Given data:
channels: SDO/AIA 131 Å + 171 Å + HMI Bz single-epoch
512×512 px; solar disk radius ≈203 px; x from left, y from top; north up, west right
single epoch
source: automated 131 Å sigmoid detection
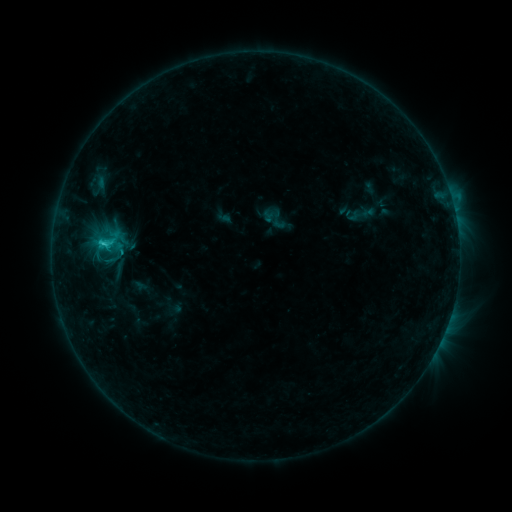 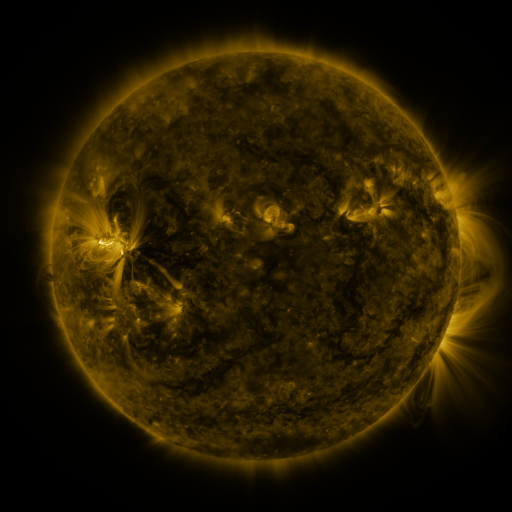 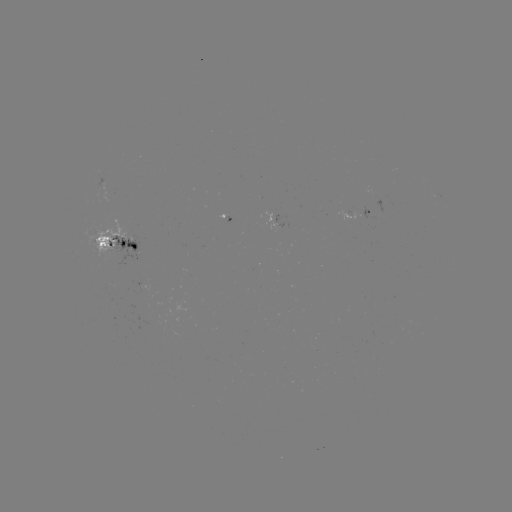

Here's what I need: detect sigmoid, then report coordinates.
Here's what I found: sigmoid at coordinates [108, 240].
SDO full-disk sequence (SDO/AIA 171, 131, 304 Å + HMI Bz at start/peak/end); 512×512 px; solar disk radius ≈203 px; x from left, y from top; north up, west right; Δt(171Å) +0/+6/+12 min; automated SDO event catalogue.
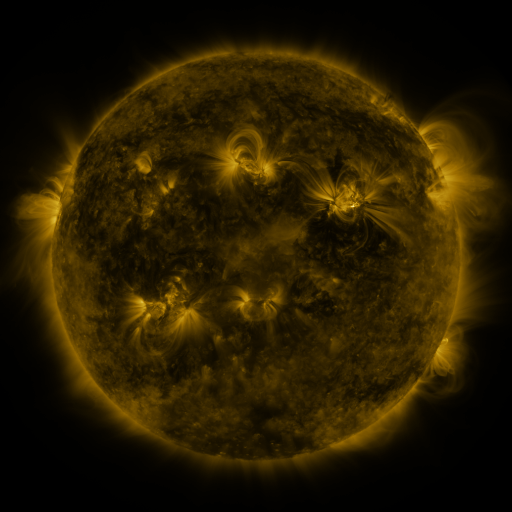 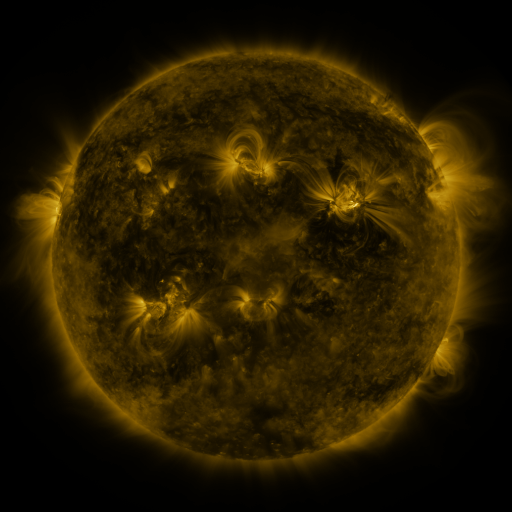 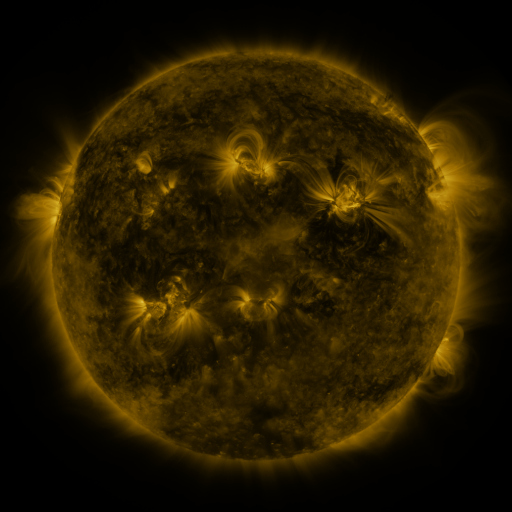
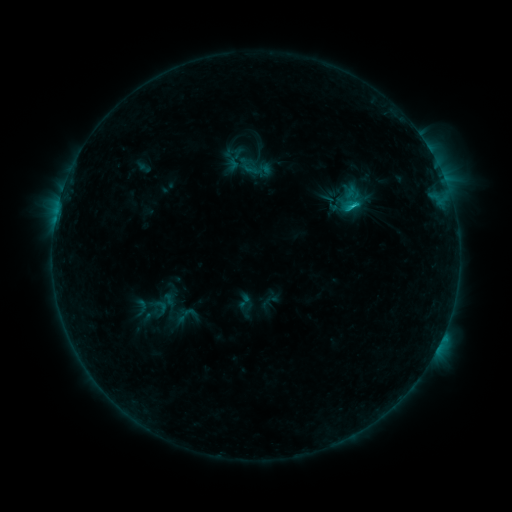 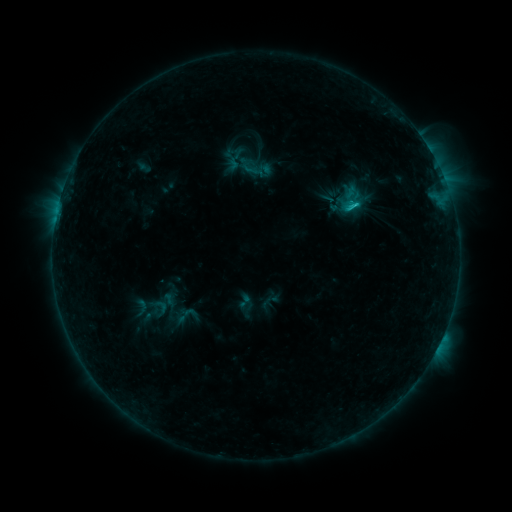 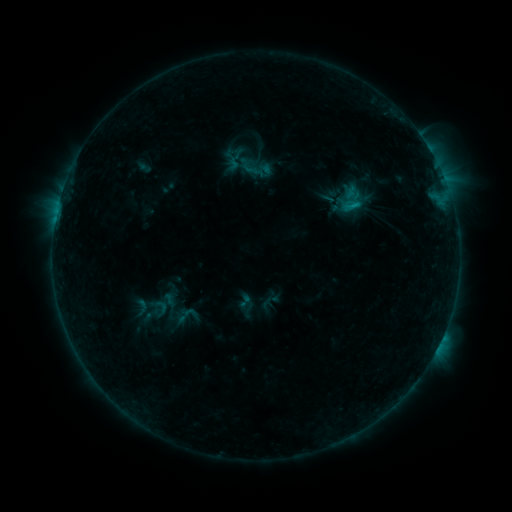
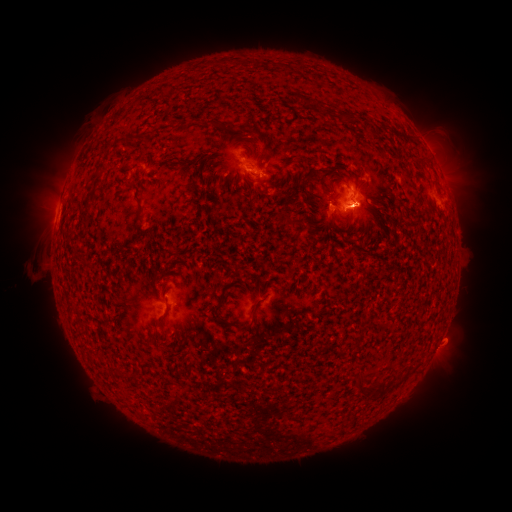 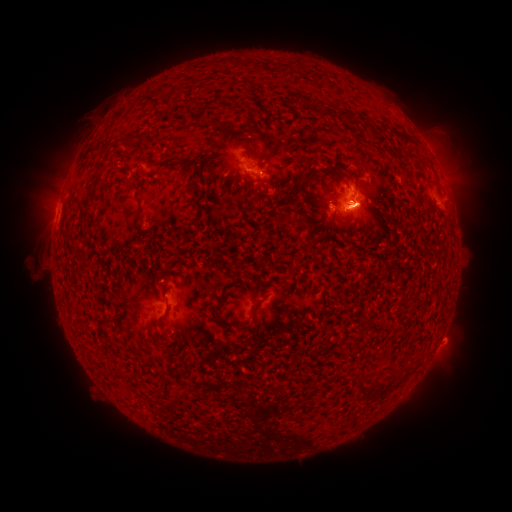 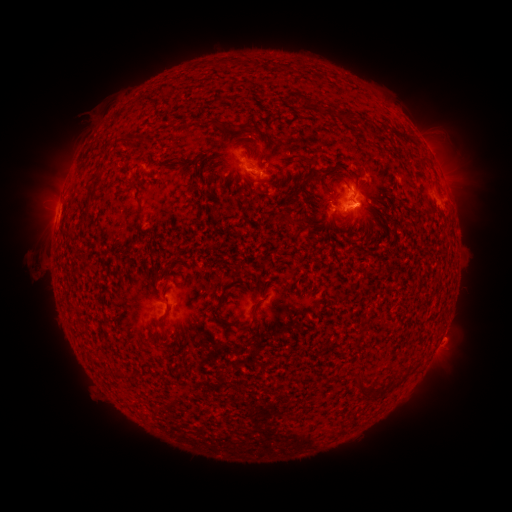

Given request:
Copy every line of the records above word for word, leaving out the pictures.

Task solution:
channels: SDO/AIA 131 Å + 171 Å + HMI Bz single-epoch
512×512 px; solar disk radius ≈203 px; x from left, y from top; north up, west right
single epoch
source: automated 131 Å sigmoid detection

Here's what I need: detect sigmoid, then report coordinates.
Here's what I found: sigmoid at coordinates [108, 240].
SDO full-disk sequence (SDO/AIA 171, 131, 304 Å + HMI Bz at start/peak/end); 512×512 px; solar disk radius ≈203 px; x from left, y from top; north up, west right; Δt(171Å) +0/+6/+12 min; automated SDO event catalogue.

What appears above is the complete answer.